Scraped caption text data
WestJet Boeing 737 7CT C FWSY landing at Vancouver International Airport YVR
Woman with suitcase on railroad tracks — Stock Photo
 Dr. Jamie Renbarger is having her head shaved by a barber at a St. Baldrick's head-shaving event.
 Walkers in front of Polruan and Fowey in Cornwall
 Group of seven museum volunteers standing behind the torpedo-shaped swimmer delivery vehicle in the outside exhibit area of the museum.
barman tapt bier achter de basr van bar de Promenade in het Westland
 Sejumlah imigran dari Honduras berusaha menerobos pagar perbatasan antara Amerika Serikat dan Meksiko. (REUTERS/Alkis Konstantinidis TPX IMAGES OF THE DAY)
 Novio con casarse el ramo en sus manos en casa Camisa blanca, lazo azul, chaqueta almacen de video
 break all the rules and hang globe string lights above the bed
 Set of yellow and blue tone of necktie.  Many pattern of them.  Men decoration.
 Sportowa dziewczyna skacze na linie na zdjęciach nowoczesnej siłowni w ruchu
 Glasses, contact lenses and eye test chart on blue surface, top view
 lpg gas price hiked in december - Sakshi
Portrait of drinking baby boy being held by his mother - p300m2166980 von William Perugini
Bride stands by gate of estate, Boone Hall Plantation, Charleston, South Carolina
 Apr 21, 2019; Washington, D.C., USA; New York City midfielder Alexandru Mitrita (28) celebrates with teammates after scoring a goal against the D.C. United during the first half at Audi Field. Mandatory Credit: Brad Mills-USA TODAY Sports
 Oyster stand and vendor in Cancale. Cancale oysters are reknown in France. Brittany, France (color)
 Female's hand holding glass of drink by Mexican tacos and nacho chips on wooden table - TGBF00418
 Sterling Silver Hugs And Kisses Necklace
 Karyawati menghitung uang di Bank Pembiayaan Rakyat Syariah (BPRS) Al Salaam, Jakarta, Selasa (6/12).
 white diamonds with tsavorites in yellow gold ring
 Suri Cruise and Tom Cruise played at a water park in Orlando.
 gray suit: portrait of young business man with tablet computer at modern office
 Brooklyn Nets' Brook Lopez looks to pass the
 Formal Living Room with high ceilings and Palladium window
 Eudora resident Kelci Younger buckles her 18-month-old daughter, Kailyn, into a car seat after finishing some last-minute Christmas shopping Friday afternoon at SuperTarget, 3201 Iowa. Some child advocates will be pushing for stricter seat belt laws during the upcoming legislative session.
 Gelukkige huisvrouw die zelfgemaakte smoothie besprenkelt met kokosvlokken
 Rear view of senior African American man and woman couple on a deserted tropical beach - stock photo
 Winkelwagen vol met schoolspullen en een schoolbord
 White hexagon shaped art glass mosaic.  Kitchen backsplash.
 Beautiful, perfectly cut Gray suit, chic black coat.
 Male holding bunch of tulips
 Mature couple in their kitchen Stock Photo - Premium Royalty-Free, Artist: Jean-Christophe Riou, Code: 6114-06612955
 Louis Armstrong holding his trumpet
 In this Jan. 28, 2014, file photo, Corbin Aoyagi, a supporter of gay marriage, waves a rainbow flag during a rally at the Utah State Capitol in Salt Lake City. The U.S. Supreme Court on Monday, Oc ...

What you should do
Only those lines of the entries above that run from the line containing "break all the" to the line containing "Glasses, contact lenses", both included, should be transcribed exactly.

Result
 break all the rules and hang globe string lights above the bed
 Set of yellow and blue tone of necktie.  Many pattern of them.  Men decoration.
 Sportowa dziewczyna skacze na linie na zdjęciach nowoczesnej siłowni w ruchu
 Glasses, contact lenses and eye test chart on blue surface, top view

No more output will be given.